In this embodiment, the mounting frame 300 is a tripod, although
other configurations are possible without departing from the scope
of the present disclosure. Accordingly, the mounting frame 300,
illustratively shown, includes support legs 302 with support feet
304 on ends of the support legs 302. The support legs 302 and
support feet 304 are configured to enable secure and stable support
for the coordinate measurement device 301 that is mounted to the
mounting frame 300 (shown in FIG. 3B). The support legs 302 and/or
the support feet 304 may be adjustable (e.g., extendable, tiltable,
rotatable, etc.) to provide for a desired placement and support for
the coordinate measurement device 301. In some embodiments, the
mounting frame 300 may be an industrial tripod.
[0054] The mounting frame 300 includes a device mounting head 306
having an engagement element 308 for engagement with the coordinate
measurement device 301 to enable mounting of the coordinate
measurement device 301 to the device mounting head 306. The
engagement element 308 can be threaded connection, a quick-release
mechanism, a pin-lock connection, or other connection as will be
appreciated by those of skill in art. To provide additional
stability and lower a center of gravity of the tripod, when the
coordinate measurement device 301 is mounted thereto, in some
embodiments, a battery pack 339 may be connected to and suspended
from the mounting frame 300. The battery pack 339 may be
substantially similar to that shown and described above with
respect to the FIGS. 2A-2B.
[0055] As shown in FIG. 3, a battery handle 343 of the battery pack
339 can be hung from a tripod hook 310 of the mounting frame 300.

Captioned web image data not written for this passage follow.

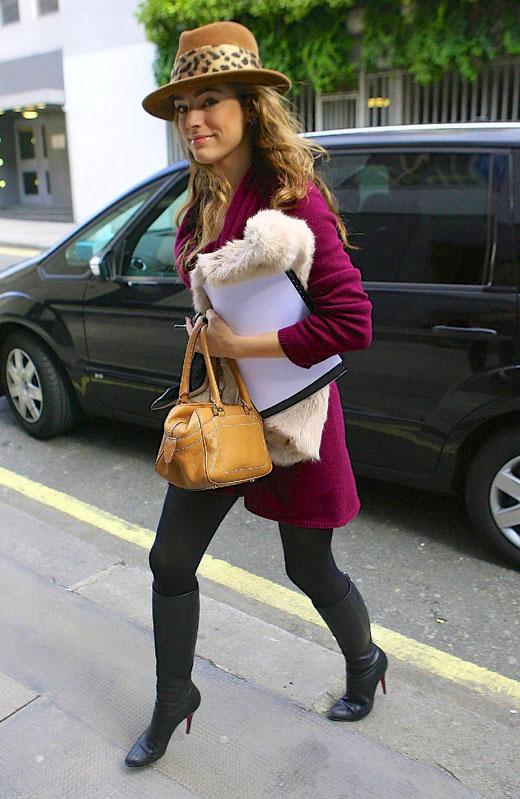 Модель Келли Брук в шляпке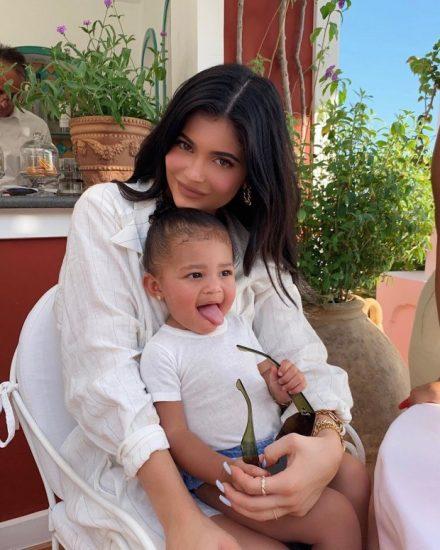 Кейли Дженнер с дочкой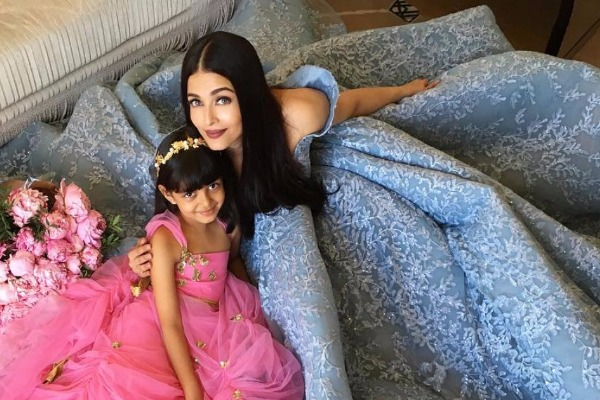 photoshoot of Aishwarya Rai with daughter Aaradhya from Cannes 2017
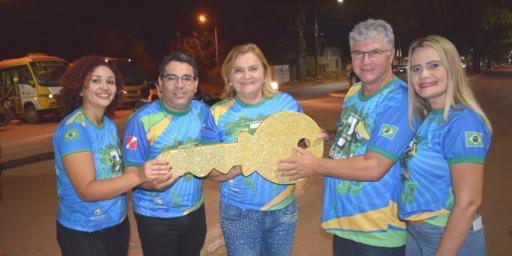 Desfile fecha a programação da Semana Cívica com chave de ouro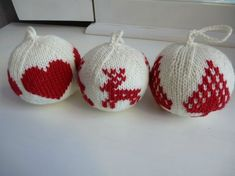 Weihnachtskugeln, -muster und -anleitungen stricken Wenn Sie in . Knit Christmas balls, patterns and instructions If you are in . - knitting is as easy as 3 knit Knitting Projects, Crochet Projects, Knitting Patterns, Christmas Balls, Christmas Ornaments, Xmas, Floral Hoops, Pink Cotton Candy, Christmas Knitting
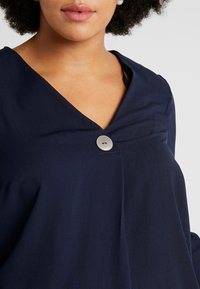 Dorothy Perkins Curve - OVER HEAD BUTTON - Bluser - navy - 4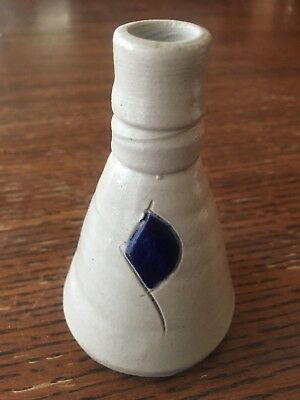 "Williamsburg Va. Stoneware Pottery Primitive Style Bud Vase 3-1/2"" High"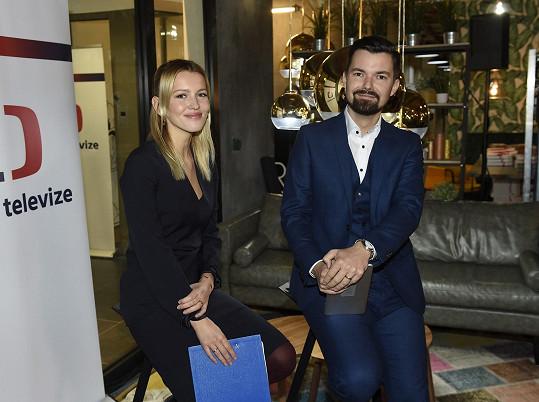 Linda Bartošová moderovala společně s Tomášem Drahoňovským tiskovou konferenci České televize, kde bylo představeno jarní vysílací schéma.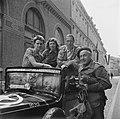 Anefo oorlogsfotograaf kapitein Willem van de Poll bij zijn jeep met drie bevrij, Bestanddeelnr 900-2865.jpg
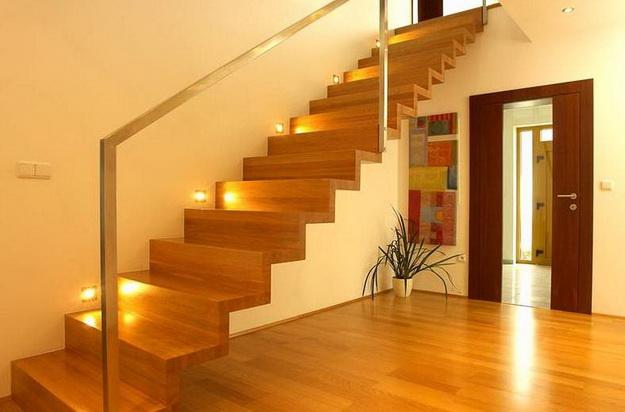 Оригинальная подсветка лестницы между этажами в частном доме 8
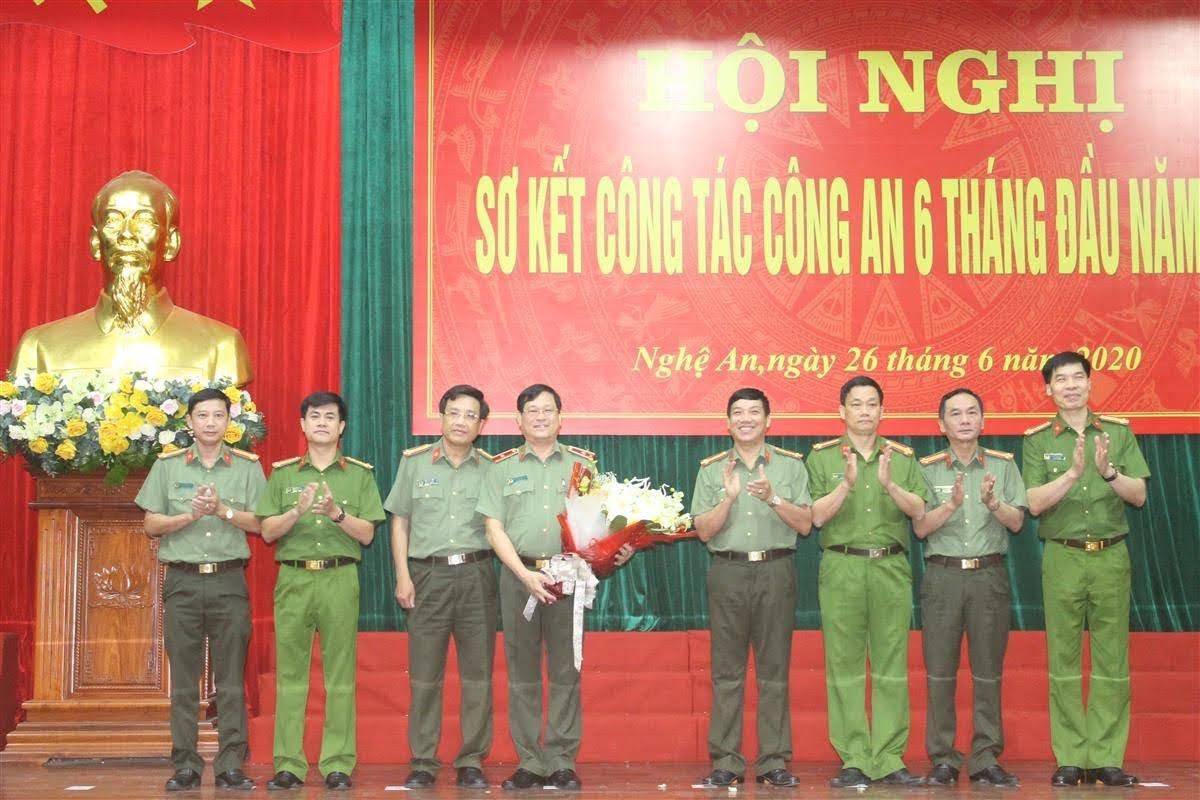 Các đồng chí trong BTV Đảng ủy Công an tỉnh tặng hoa tri ân cho đồng chí Thiếu tướng Nguyễn Hữu Cầu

As noted, the coordinate measurement device 301 can be coupled to
the mounting frame 300 through device mounting head 306 at the
engagement element 308. In addition to provided additional weight,
stability, and lowering the center of gravity, hanging the battery
pack 339 from the mounting frame 300 can provide an advantage in
reducing the number of components in a limited work area (i.e.,
eliminating extraneous cords and cables to supply power and
communication with the mounted coordinate measurement device
301).
[0056] In addition to being stationary for a given scanning or
imaging operation, it may be advantageous to move the coordinate
measurement device mounted to the tripod. Typically, such movement
can impact the scanning errors, and thus recalibration may be
required. Further, moving the system may require disassembly and
reassembly at a new location, which can be time consuming and
intensive. Accordingly, embodiments of the present disclosure are
directed to provide improved systems for enabling movement of
tripod-mounted coordinate measurement devices.
[0057] Turning now to FIGS. 4A-4C, schematic illustrations of a
stable mobile platform 412 for use with a coordinate measurement
device that is mounted to a mounting frame 400 in accordance with
an embodiment of the present disclosure is shown. The mounting
frame 400 may be substantially similar to that shown and described
with respect to FIGS. 3A-3B, and thus is a tripod configuration.

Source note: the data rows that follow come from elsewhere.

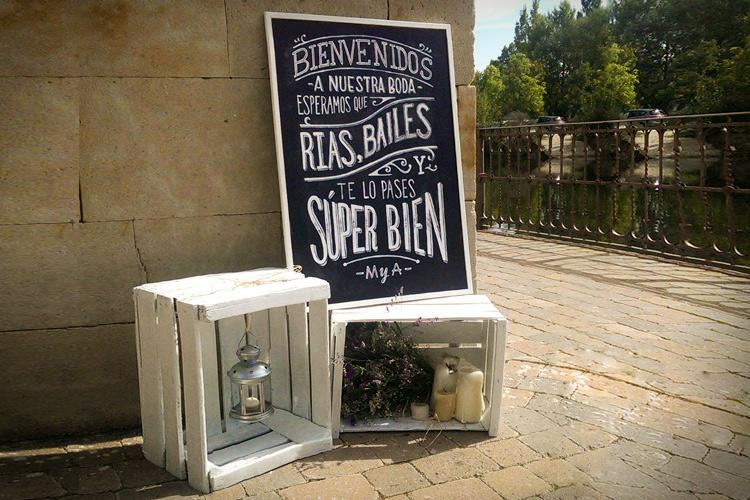 Invitaciones-boda-rustico-clasica-morado-flores-08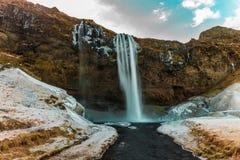 Seljalandsfoss, isländischer Wasserfall stockbild
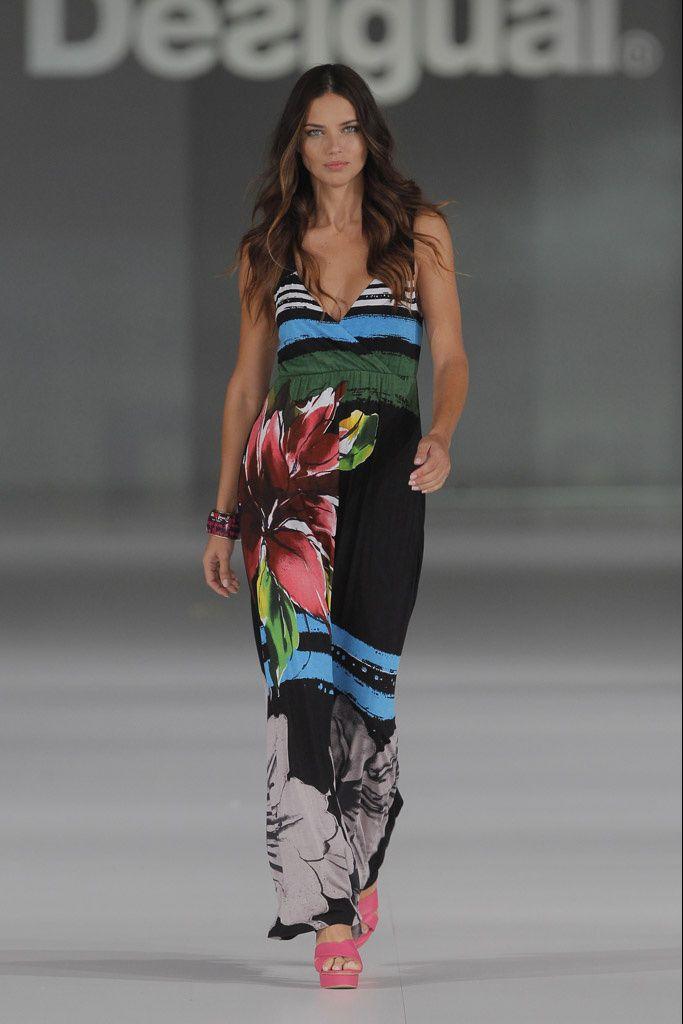 Vestido primavera-verano Desigual 2014  89€ -15% 75,65€ #Spring #elplanetadelasmarcas.es #welovefashion #vestido #dress #casualstyle #desigual #septiembre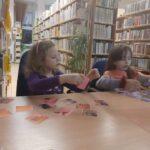 zdjęcie przedstawia dzieci układające zdjęcie z puzzli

The mounting frame 400 is configured to receive and support a
coordinate measurement device (not shown for simplicity). The
mounting frame 400 may be stably mounted to the stable mobile
platform 412 to enable stable movement of the mounting frame 400
and an attached coordinate measurement device.
[0058] The mounting frame 400 includes a plurality of support legs
402 having support feet 404 on ends thereof. The mounting frame 400
includes a device mounting head 406 having an engagement element
408 for engagement with a coordinate measurement device to enable
mounting of the coordinate measurement device to the device
mounting head 406. The engagement element 408 can be threaded
connection, a quick-release mechanism, a pin-lock connection, or
other connection as will be appreciated by those of skill in art.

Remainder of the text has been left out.